Can a Seller Be Forced to Pay Back the Balance on a Short Sale?

If thinking about asking a lender to approve a short sale, a homeowner should make sure she knows all of the potential disadvantages. That includes discovering if the lender might charge her for the deficit that occurs due to this type of real estate transaction. If so, when the homeowner sells and moves from the home, she may still end up with an unsecured debt to pay.

  1. Description of a Short Sale

    • A short sale is an action that a home seller takes to sell his house even when the market value is less than his current mortgage balance. The market value is the amount that a willing buyer offers for the property. So for instance, say the seller has a buyer offering to pay $250,000 for the home, but the seller' s current mortgage balance is $260,000. Under normal circumstances, the lender won't allow the transaction to occur due to the deficit of $10,000. But when a lender allows a short sale, the seller can proceed with the transaction at the buyer's offered price.
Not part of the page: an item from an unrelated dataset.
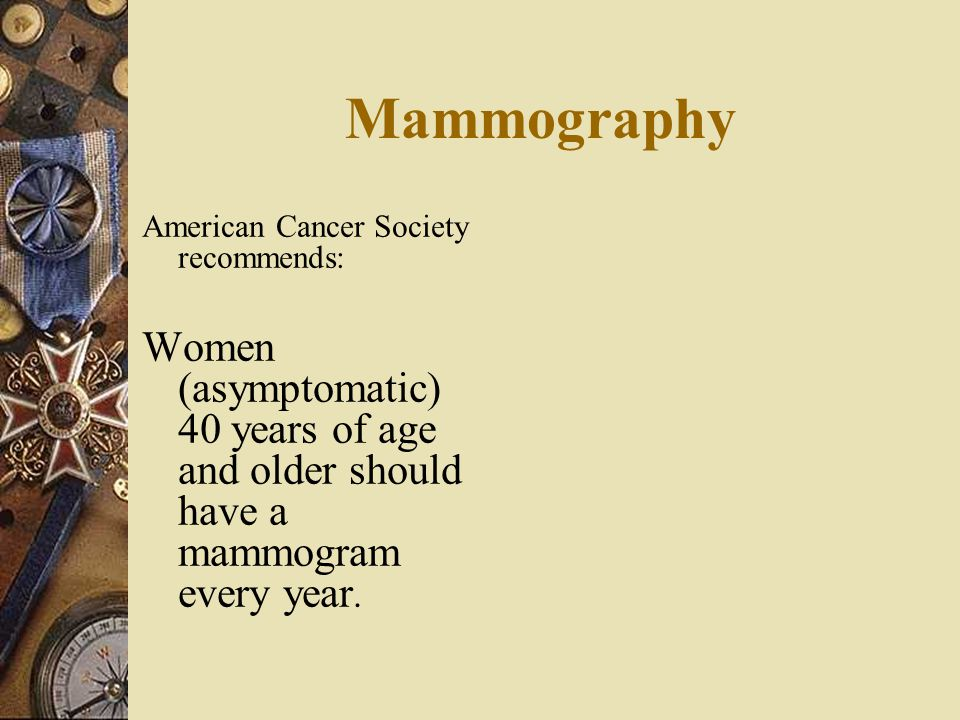 Mammography American Cancer Society recommends: Women (asymptomatic) 40 years of age and older should have a mammogram every year.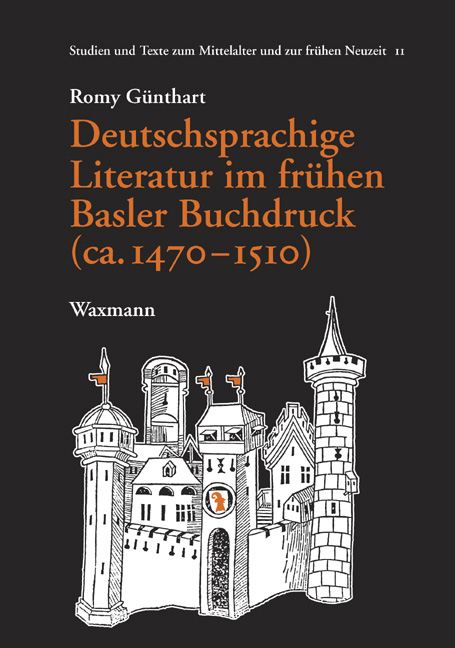 Deutschsprachige Literatur im frühen Basler Buchdruck (ca. 1470-1510)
    What About the Balance?

    • Just because the lender allows the short sale does not necessarily mean that the lender forgives the remaining balance. In some cases, the lender may waive the balance, but in other cases the lender may require the seller to cover the deficit (sometimes called a "deficiency balance"). In other cases, the lender asks for the balance from the home seller at closing of the sales transaction. In still other cases, the lender creates a new loan account for the seller to pay down the remaining balance or simply sends a bill for the amount due. The initial mortgage agreement may provide specific guidance regarding how the lender will handle a deficiency balance.

    Suggestions

    • Before a homeowner agrees to a short sale, it is important that she knows in advance exactly what the lender plans to do. She should also get the exact terms in writing. If the lender plans to convert the balance after the short sale into a new loan, the seller should find out the interest rate (i.e., whether it is the same as the current mortgage loan), length of the new loan in months and estimated payments. A homeowner considering a short sale should talk to a lawyer or credit counselor before making a final decision.

    Possible Alternative

    • To avoid a short sale, the homeowner might choose to keep the home and rent it out to someone instead (if the mortgage agreement allows). This allows the homeowner to move on to a new residence while covering all or most of the mortgage payment. But renting the home comes with risks. For instance, the home could continue to decline in value during the rental, or the tenant could fail to meet the terms of his lease. The homeowner also must stay current on payments until he finds a qualified tenant.